There's an attempt here to play up the idea of eccentricity: if a woman is single and doesn’t appear to want to marry, if she travels alone to far off places, if she travels down back alleys and to stockyards, if she wants a lock for her door, if she collects newspapers, if she takes photos of an injured person instead of standing around gawking like everyone else, if she isn’t freely open about her past, if she opts not to tell a shop-owner her name, she is deemed an oddity. And yet, I wonder, were a man to behave in the way she did, would he be called such an eccentric? Are any of those actions really so extremely erratic and bizarre?

While John Maloof claims in his film to want to make known to the world Vivian Maier’s photography, there is a queasy quality, a sort of TV tabloid element, permeating the whole endeavor, and the result is as similarly shallow as any episode of Hard Copy. Maier, as a subject, is an object to be poked and prodded and dissected; every small action or life detail that can be discovered is taken and exploded into suggestive significance. And people who clearly didn’t know her – who, for the most part, seem to think of her as a bizarre object themselves, and who seem to be quite pleased to be at the center of some attention – are paraded forth for comment.

And as pleased as the interviewees are to be on film, Maloof, himself, so constantly references his own purportedly solitary efforts to champion Maier, it is difficult to see much story here beyond his own self-interest (and as this NYT piece indicates, Maloof’s proprietary claim on Maier is dubious at best).

It is in spite of the film itself that we get glimpses of the complex human being that Maier must have been, and in those glimpses and hints, we must affirm that the irreducible complexity of Maier cannot be violated by the prods of petty filmmaking. She will not be reduced to “odd,” “eccentric,” “reclusive”; she cannot be contained by words like “spinster” or “nanny.” Her person remains hers and hers alone, locked, whole, dignified.

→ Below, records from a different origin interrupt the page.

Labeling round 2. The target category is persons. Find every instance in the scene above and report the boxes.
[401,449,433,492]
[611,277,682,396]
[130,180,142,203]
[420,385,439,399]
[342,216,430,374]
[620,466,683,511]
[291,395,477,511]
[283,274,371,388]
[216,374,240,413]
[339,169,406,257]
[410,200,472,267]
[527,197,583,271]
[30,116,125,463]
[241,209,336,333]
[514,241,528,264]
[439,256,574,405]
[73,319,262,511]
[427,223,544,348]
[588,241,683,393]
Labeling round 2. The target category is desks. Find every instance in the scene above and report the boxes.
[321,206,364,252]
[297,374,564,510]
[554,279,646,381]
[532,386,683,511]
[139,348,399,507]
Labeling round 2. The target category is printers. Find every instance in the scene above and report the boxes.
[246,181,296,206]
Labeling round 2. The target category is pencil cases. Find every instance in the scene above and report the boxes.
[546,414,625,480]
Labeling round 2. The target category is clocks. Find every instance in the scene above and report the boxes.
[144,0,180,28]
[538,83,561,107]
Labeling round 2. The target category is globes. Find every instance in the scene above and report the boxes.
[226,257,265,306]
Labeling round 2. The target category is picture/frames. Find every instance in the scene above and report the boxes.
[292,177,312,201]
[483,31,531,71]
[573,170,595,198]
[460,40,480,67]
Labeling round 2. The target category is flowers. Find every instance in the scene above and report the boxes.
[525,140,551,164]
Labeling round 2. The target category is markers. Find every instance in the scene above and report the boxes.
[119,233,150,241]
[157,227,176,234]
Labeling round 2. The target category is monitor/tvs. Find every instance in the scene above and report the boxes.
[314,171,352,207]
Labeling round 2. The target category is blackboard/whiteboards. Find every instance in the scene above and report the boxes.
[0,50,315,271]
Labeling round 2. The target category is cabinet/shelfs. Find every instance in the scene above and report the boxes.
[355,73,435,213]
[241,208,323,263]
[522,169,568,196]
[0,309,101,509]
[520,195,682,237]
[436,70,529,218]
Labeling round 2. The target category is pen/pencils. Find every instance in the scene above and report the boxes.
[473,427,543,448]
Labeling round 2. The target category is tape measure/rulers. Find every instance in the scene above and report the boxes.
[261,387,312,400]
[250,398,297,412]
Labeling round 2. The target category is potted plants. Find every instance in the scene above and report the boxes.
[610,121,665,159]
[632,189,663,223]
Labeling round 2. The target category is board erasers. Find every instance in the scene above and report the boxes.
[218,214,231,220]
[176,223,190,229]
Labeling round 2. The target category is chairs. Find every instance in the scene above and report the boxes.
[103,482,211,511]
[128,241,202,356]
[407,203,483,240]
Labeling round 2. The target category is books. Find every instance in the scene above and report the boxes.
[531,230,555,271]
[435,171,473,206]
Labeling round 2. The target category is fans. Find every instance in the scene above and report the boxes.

What remains, what transcends the film’s leering attempts at story-telling, is her photography. The images she captured invite us to engage in looking at the world in fresh ways – at beauty, tragedy, comedy, ugliness in unexpected places. And in this new looking, we turn with her, at her side, as fellow human beings, to look at the world she saw. I know nothing about her - and that is as it should be – but I am so grateful to be enriched by her eyes.

NOTE: It would be hypocritical of me not to acknowledge that I owe gratitude to John Maloof for bringing Maier to my attention in the first place: had he not made this film, I am not at all sure I would have heard of her at all. And it is on the website he curates - - where her photography is most extensively accessible online. I am torn: I must be grateful for the film and yet its sensibilities are galling in the extreme. 

Tuesday, January 6, 2015

The Missing Picture, a film by Rithy Panh (2013)

"How do you revolt when all you've got are black clothes and a spoon?"

How indeed, when everything is stripped from you, is there space for anything but survival - and in the surviving, what is left but grief, guilt, loss? But here, now, Rithy Panh stages his revolt, as the only means to continue living. Here, using crude clay, as if using the very stuff of his being and of the flesh of those he buried, Panh builds images of what he lost - and builds it on his own terms.

Where the Khmer Rouge had seized photos to destroy the threat of the personal and of the individual and created new films to promote political ideology and lying glory, Panh seizes images in return, taking such filmed ideology, and frames it, transforms it: adding his clay figures -much more powerful figures than the clapping, smiling Pol Pot - adding his narration - much more powerful than the screaming of slogans - and reclaims his past, his color - not black but pink, yellow, and red - his family, his story, himself. The crude clay speaks while the black and white film of the regime merely mumbles incoherently.

Still, it would be a mistake to pretend Panh is not a haunted man. There is no healing, not really, not fully, even in such powerful artistic revolt. "It's not a picture of loved ones I seek, I want to touch them. Their voice is missing," he says.

Even his own voice, in the boy he was, is lost to himself: "It's the boy; he seeks me out. He wants to speak to me, but words are hard to find."

The words, the memories, the images are hard to find, and even "Mourning is difficult. There is no end to the burial. . . . There is the blood drenched earth. Their flesh is mine, so we are together."

And so the film ends, with the burial of a clay figure - buried, being buried, being buried - and it is a figure, a picture, I cannot easily forget.